Search code examples
rggplot2stacked-chartstackedbarseries

R ggplot2 problems with stacked barplot with 3 variables mixed with mirror density chart


Dear Stackoverflow community,

Once again, I have a question concerning the ggplot2 possibilities of R. Before I start with explaining my problem, an example of a dataframe is provided here below:

age <- c(12, 13, 14, 15, 12, 13, 14, 15, 12, 13, 14, 15, 12, 13, 14, 15, 12, 13, 14, 15)
anticoagulation <- c(0, 1, 0, 1, 1, 0, 1, 0, 0, 1, 0, 1, 1, 0, 1, 0, 0, 1, 0, 1)
atc <- c(1, 0, 2, 0, 1, 2, 1, 0, 2, 0, 1, 2, 1, 0, 2, 0, 1, 2, 0, 0)
df <- data.frame(age, anticoagulation, atc)
  • anticoagulation coding: 0 = no anticoagulation, 1 = received anticoagulation
  • atc coding: 0 = nitrofurantoin, 1 = fosfomycin, 2 = trimethoprim

I want to visualise the differences in anticoagulation prescription per age group and per atc group. What I have done so far:

frame <- aggregate(df$anticoagulation, by=list(df$age), FUN=length)
frame$age <- frame$Group.1
frame$n <- frame$x
frame <- frame [,3:4]

my_table<- table(df$age, df$anticoagulation)
table <- as.data.frame.matrix(my_table)
frame$n_noanti <- table$"0"
frame$n_yesanti <- table$"1"

frame$per_yesanti <- (frame$n_yesanti/frame$n)*100 # percentage
frame$per_noanti <- (frame$n_noanti/frame$n)*100 # percentage


ggplot(frame, aes(x=x) ) +
  geom_bar( aes(x = reorder (age, -per_yesanti), y =per_yesanti), stat="identity", fill="#69b3a2" ) +
  geom_label(aes(x=15, y=100, label="Used anticoagulants"), color="#69b3a2")+
  geom_bar( aes( x =reorder (age, -per_noanti), y=-per_noanti), stat="identity", fill="#404080" ) +
  geom_label( aes(x=15, y=-100, label="No anticoagulants"), color="#404080") +
  theme(axis.text.x=element_blank()) + 
  xlab ("Age") + 
  ylab ("Percentages of how many women used anticoagulants")+
  ggtitle("Distribution of anticoagulants per age")+
  theme(plot.title = element_text(hjust = 0.5), text = element_text(size=15))

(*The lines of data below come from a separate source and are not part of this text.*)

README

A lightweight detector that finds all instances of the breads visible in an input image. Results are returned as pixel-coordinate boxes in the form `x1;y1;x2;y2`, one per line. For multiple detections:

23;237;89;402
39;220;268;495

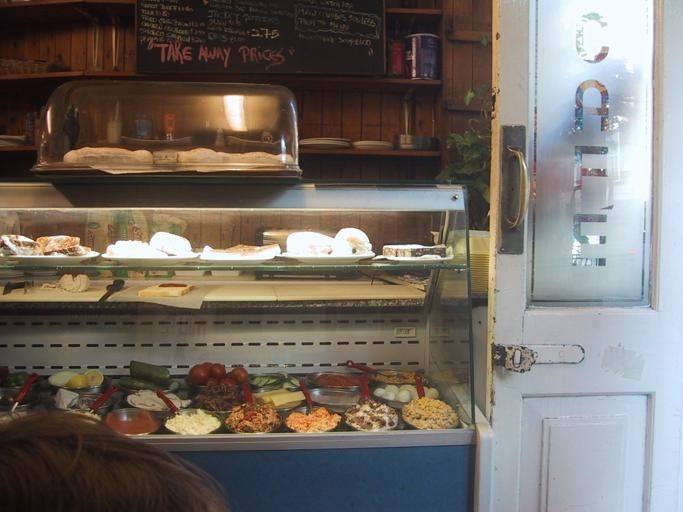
139;281;193;297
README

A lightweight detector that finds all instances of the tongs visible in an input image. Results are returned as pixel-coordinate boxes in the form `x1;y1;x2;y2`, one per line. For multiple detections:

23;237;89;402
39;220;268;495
3;280;34;296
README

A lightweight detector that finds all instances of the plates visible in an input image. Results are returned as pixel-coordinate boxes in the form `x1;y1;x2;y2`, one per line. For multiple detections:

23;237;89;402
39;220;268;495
1;251;101;266
199;254;277;266
375;254;454;268
298;137;395;151
101;253;198;267
274;254;375;267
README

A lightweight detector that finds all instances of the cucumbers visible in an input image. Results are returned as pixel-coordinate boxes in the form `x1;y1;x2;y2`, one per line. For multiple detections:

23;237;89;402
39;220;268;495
119;361;180;391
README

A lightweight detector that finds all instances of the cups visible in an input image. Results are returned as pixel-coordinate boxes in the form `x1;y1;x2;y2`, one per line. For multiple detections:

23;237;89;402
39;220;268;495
105;110;124;146
0;54;50;75
161;108;177;140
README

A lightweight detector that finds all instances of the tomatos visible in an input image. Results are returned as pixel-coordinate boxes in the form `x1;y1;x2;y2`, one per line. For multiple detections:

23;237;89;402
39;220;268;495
188;362;248;385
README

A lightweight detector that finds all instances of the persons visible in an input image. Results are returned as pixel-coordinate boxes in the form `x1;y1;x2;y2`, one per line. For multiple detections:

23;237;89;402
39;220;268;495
0;407;230;512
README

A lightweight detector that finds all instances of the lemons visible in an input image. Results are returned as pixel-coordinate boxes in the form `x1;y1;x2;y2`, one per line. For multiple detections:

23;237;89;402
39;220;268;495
65;374;88;386
84;370;104;387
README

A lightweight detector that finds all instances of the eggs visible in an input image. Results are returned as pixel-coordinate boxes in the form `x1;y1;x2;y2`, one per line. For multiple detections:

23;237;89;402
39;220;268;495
375;384;439;402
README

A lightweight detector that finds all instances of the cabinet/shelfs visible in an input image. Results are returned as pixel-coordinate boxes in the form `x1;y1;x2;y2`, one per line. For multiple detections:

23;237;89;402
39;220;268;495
2;183;475;511
1;0;442;180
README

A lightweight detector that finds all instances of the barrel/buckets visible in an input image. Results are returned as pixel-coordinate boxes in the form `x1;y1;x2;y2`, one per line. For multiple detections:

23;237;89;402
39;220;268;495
407;33;440;79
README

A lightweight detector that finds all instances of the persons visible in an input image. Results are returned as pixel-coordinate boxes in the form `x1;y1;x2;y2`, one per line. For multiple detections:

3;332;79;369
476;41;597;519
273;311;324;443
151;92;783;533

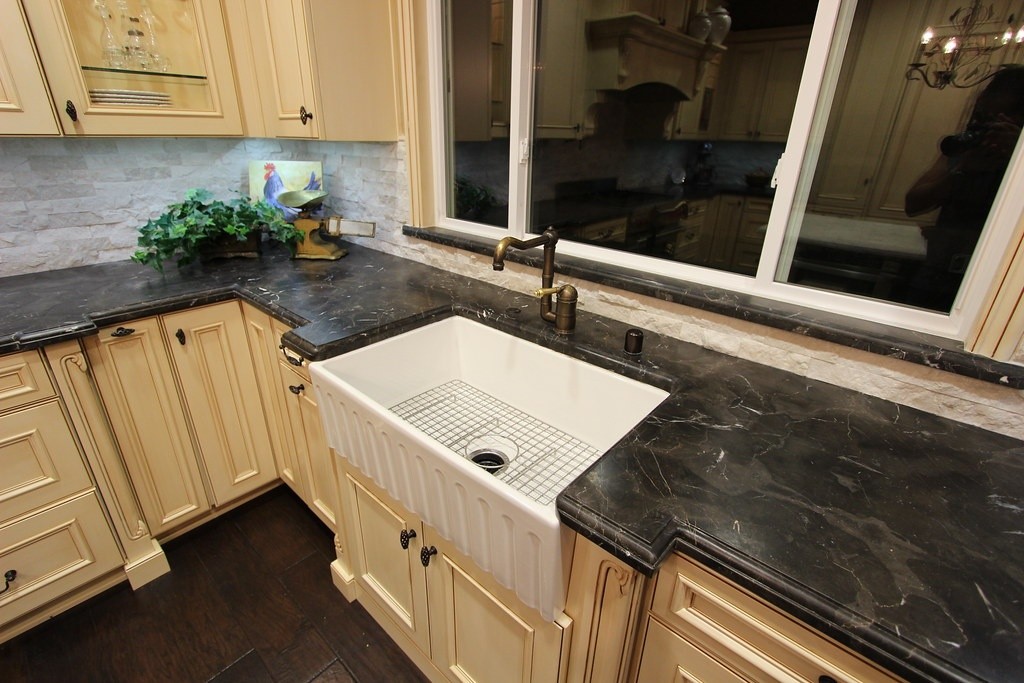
903;66;1024;304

Output Output of ggplot mirror density here above

However, I would like to have such an graph but with stacked bars like this: Example of stacked bars

The stacked parts are based on the atc-coding. I have tried to only make a stacked graph, but that has failed miserably.

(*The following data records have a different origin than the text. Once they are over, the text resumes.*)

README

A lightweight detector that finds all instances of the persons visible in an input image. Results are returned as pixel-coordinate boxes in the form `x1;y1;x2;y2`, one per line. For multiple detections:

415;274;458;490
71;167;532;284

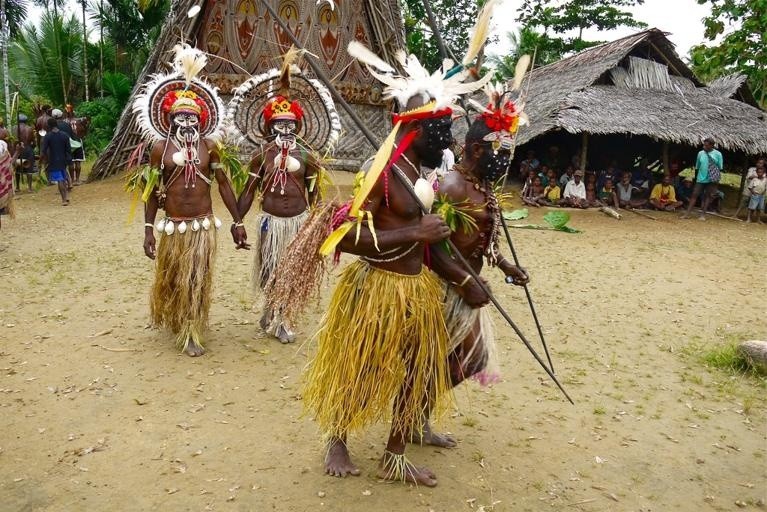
0;103;86;217
230;109;322;342
406;107;529;448
517;137;766;224
142;98;245;358
320;91;456;487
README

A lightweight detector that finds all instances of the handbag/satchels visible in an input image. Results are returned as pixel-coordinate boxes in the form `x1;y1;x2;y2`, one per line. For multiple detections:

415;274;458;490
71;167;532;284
709;157;721;183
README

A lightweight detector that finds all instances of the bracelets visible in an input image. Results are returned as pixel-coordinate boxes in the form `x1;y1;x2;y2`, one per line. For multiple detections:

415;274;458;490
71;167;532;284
144;221;153;228
495;257;505;268
458;273;472;288
236;221;244;228
232;222;239;225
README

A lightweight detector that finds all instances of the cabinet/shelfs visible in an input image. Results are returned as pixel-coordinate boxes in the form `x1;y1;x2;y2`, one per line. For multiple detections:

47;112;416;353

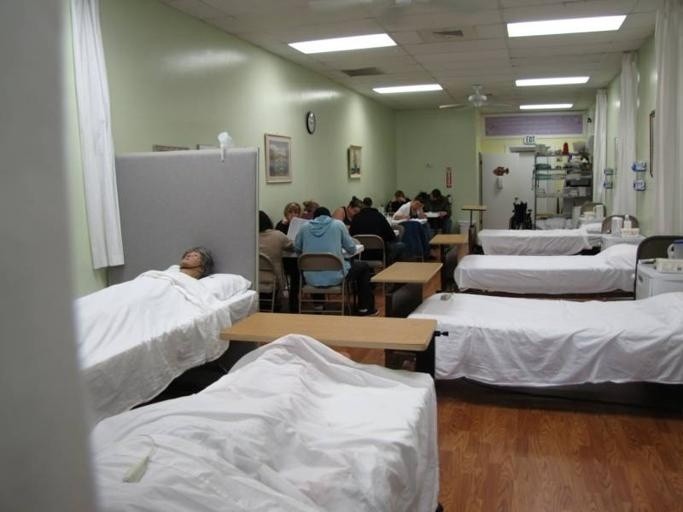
534;153;593;229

I have tried it with the code 'aggregate', but I am stuck with what to use and what to merge together.

frame2 <- aggregate(frame$anticoagulation, by=list(frame$age, frame$atc), FUN=length)

However, this aggregation code makes it too long to use.

What I have also tried, is using a separate aggregate code for atc vs age and add that to the 'frame'.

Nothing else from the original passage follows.